I want to do more thinking on this subject, and lorenz contraction / expansion (the tendency of objects to change drastically in size as they approach the speed of light) and how it could possibly be used to speed up a computer simulation. If it turns out that lorenz contraction does allow you to compute things faster, it would be more evidence for me that the world is, in fact, a computer simulation.

On Boredom

Tuesday, April 17th, 2007

I’m working on a Lego Robot, using a Handyboard, for my AI class. It’s a lot of fun. My brothers had told me about the robot project they worked on their first year at OSU, but I had no idea how much fun it was. The current assignment is to get the robot to drive around on top of a table, looking for a light source, and avoiding falling off of the edge. In order to avoid having the robot get stuck in a corner, I implemented what can best be described as ‘boredom.’ Every time the robot decides to perform an action, if it’s a ‘boring’ action, the robot’s boredom counter is incremented. Other actions are ‘exciting’, causing the robot to decrement its boredom counter. The counter itself gradually ticks down over time. If it ever gets too high, the robot just stops whatever it was doing and does a complete about face, hoping to find something more exciting to do. Without the ‘boredom’ mechanism, the robot can get stuck in some kind of rut.

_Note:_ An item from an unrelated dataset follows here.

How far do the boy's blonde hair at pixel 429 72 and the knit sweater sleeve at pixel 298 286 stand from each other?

I had the idea several years ago that perhaps ‘boredom’ was essential to our survival as a species. Whenever I get bored, I go look for something to do. Sometimes, that leads me to something productive. If we human beings didn’t get bored, we might become content just to have enough resources to get by. My guess is that lots of important ideas were discovered by people who could easily afford to amuse themselves doing whatever, but would just get terribly bored.

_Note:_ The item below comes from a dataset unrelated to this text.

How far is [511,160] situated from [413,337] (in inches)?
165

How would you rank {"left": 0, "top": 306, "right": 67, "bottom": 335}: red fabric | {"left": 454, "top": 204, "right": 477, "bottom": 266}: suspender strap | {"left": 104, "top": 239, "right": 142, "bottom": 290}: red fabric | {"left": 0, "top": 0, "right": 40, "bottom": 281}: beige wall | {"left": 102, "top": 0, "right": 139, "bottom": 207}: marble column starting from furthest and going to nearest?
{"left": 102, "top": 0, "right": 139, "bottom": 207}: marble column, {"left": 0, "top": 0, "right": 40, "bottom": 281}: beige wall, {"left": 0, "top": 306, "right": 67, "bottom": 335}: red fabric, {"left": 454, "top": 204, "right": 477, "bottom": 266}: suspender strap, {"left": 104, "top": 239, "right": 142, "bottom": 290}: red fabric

My whole life has been a struggle to avoid being bored. I get bored very easily and don’t deal with it well. It’s interesting that a feeling that causes me such frustration could be essential to the survival of the species. I suppose that wouldn’t be the first time, though…

I gave a presentation on my comptuer science research today, and this crazy old guy came up and asked what this research was going to do to solve the humanitarian problems in the world. I told him that wasn’t the focus of my research, and we got into an argument about whether or not the Humanities were infinitely superior to the Sciences.  That’s a topic for another post, however.